● SUPPLIED TEXT
::::::

Requires PyTorch (installed only via the optional `[ml]` extra). The
rest of the toolkit runs without it.

Where outputs go

When you do not pass -o, results land under a runs/ folder in the current directory, organised by command:

runs/
  stats/<timestamp>/snapshot.json + dashboard.png   (stats run --plot)
  animations/convergence-<timestamp>.gif            (stats animate-convergence)

Explicit -o paths/file.ext is always honoured verbatim. Two writes to the same path never overwrite each other -- the second one is suffixed with a timestamp. Override the output root with the BFL_ASIC_OUTPUT_DIR environment variable.

Architecture

bfl_asic/
  protocol/       # Pure encoding/decoding — no I/O
    constants.py   # Baud rate, commands, timing, response tokens
    commands.py    # Build ZGX, ZLX, ZTX, ZDX, ZFX, ZPX byte sequences
    responses.py   # Parse identify, temperature, voltage, work results
    work.py        # SHA-256 midstate computation, synthetic work generation
  transport/       # I/O abstraction
    base.py        # BaseTransport ABC (sync + async)
    serial.py      # Real hardware via pyserial
    simulator.py   # In-process simulated device with thermal model
    discovery.py   # FTDI device scanning
  stats/           # SHA-256 statistical analysis pipeline
    engine.py      # HashSource ABC, SoftwareHashEngine
    accumulators.py # Bit frequency, avalanche, correlation, entropy, etc.
    spectral.py    # FFT-based periodicity detection
    snapshot.py    # JSON-serializable results
    pipeline.py    # Orchestrator wiring engine → accumulators → snapshot
    visualization.py # Matplotlib plots: heatmaps, histograms, dashboards
  dynamics/        # Iterated hash dynamics (x → SHA-256(x) → ...)
    orbit.py       # Orbit computation with sampled trajectories
    rho.py         # Floyd's and Brent's cycle detection (O(1) memory)
    convergence.py # Multi-seed convergence analysis
    visualization.py # Orbit, convergence, and distribution plots
  randomness/      # NIST SP 800-22 randomness test battery
    tests.py       # Pure-function tests over uint8 bit arrays
    battery.py     # Orchestrator over any HashSource
    snapshot.py    # JSON-serializable results
  ml/              # Optional learnability instrument (torch behind [ml])

::::::

● GIVEN MATERIAL
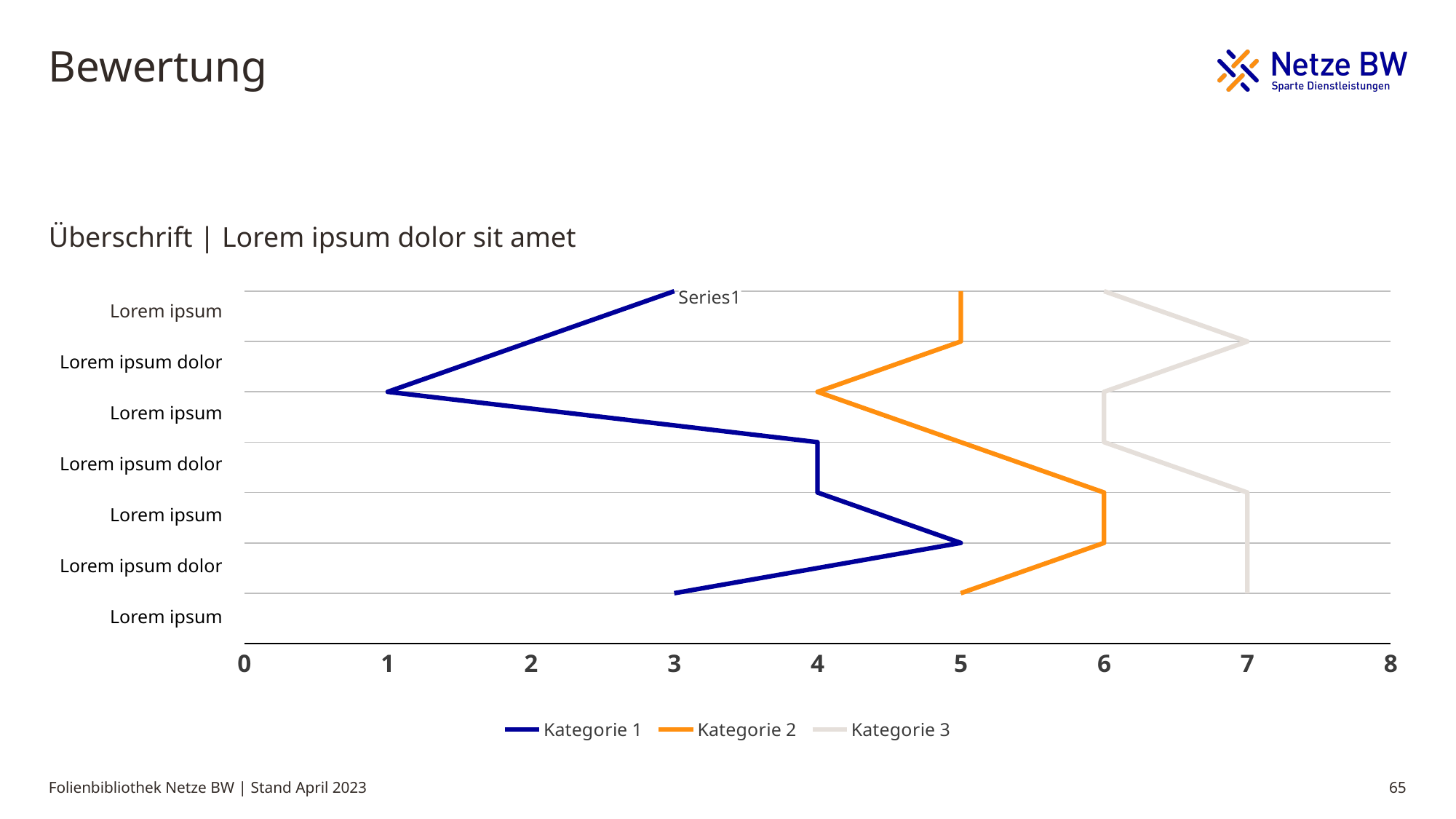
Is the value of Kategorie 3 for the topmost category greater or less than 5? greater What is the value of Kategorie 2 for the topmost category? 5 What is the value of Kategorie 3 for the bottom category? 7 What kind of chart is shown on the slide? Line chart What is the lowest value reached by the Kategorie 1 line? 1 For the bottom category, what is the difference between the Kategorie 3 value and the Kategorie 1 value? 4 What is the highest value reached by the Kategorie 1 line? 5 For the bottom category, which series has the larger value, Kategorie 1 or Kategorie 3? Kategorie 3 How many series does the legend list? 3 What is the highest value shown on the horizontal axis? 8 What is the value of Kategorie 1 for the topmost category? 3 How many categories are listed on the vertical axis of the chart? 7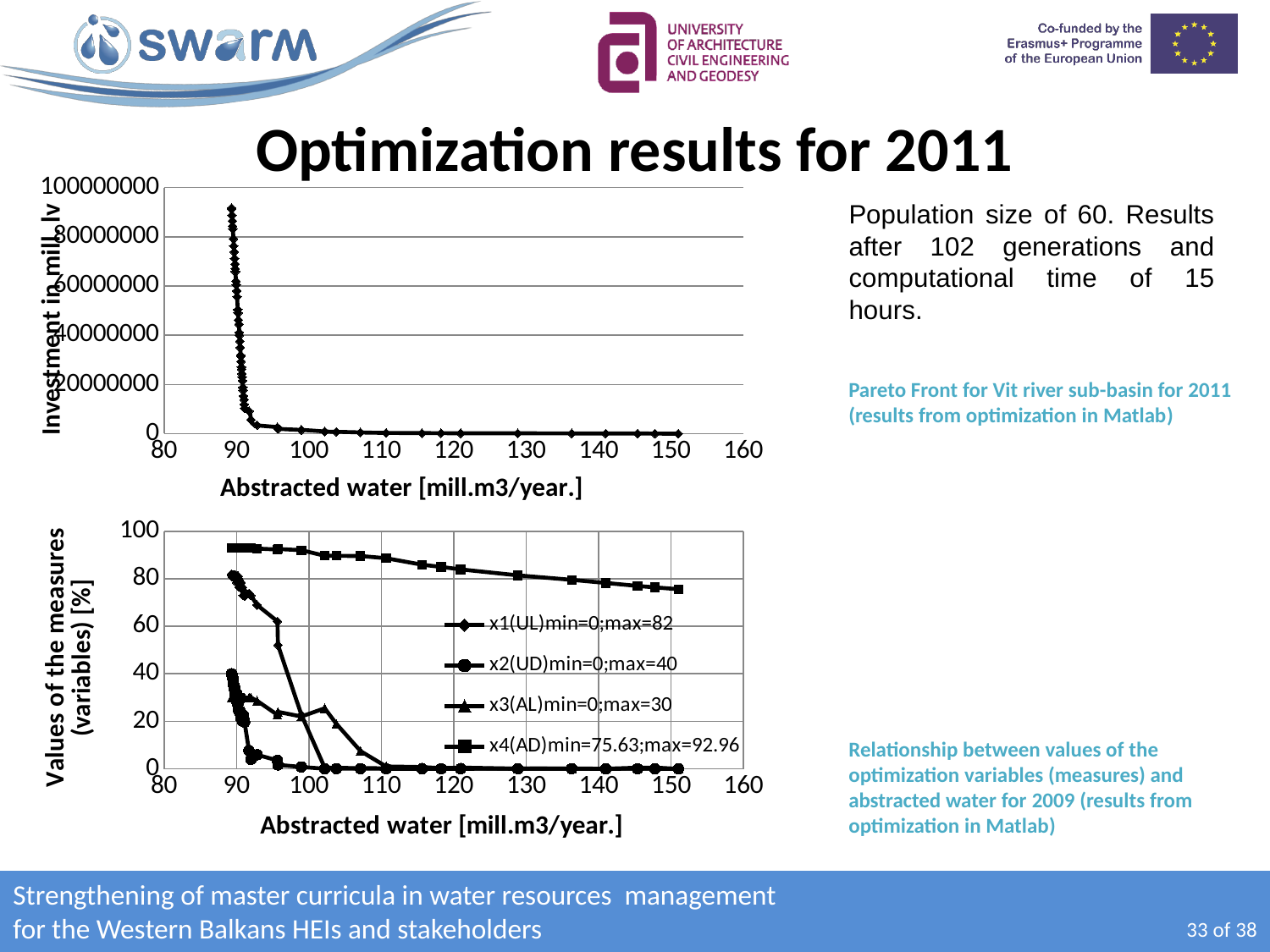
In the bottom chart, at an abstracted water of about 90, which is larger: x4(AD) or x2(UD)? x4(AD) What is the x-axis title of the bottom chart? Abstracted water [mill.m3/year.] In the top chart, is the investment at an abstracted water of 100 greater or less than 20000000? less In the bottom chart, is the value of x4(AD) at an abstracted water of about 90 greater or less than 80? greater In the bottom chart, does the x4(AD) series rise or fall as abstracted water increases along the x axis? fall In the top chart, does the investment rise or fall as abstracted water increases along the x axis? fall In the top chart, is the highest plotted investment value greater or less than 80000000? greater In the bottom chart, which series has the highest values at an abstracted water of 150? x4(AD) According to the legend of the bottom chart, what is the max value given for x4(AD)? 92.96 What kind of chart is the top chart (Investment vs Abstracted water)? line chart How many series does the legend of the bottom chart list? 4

::::::

● REQUIREMENT 1
In the toolkit documentation, which environment variable overrides the output root?
● REQUIREMENT 2
Rewrite the toolkit documentation from "Explicit -o paths/file.ext" up to and including "(sync + async)", putting "respected" in place of "honoured".

● RESPONSE BOX 1
BFL_ASIC_OUTPUT_DIR

● RESPONSE BOX 2
Explicit -o paths/file.ext is always respected verbatim. Two writes to the same path never overwrite each other -- the second one is suffixed with a timestamp. Override the output root with the BFL_ASIC_OUTPUT_DIR environment variable.

Architecture

bfl_asic/
  protocol/       # Pure encoding/decoding — no I/O
    constants.py   # Baud rate, commands, timing, response tokens
    commands.py    # Build ZGX, ZLX, ZTX, ZDX, ZFX, ZPX byte sequences
    responses.py   # Parse identify, temperature, voltage, work results
    work.py        # SHA-256 midstate computation, synthetic work generation
  transport/       # I/O abstraction
    base.py        # BaseTransport ABC (sync + async)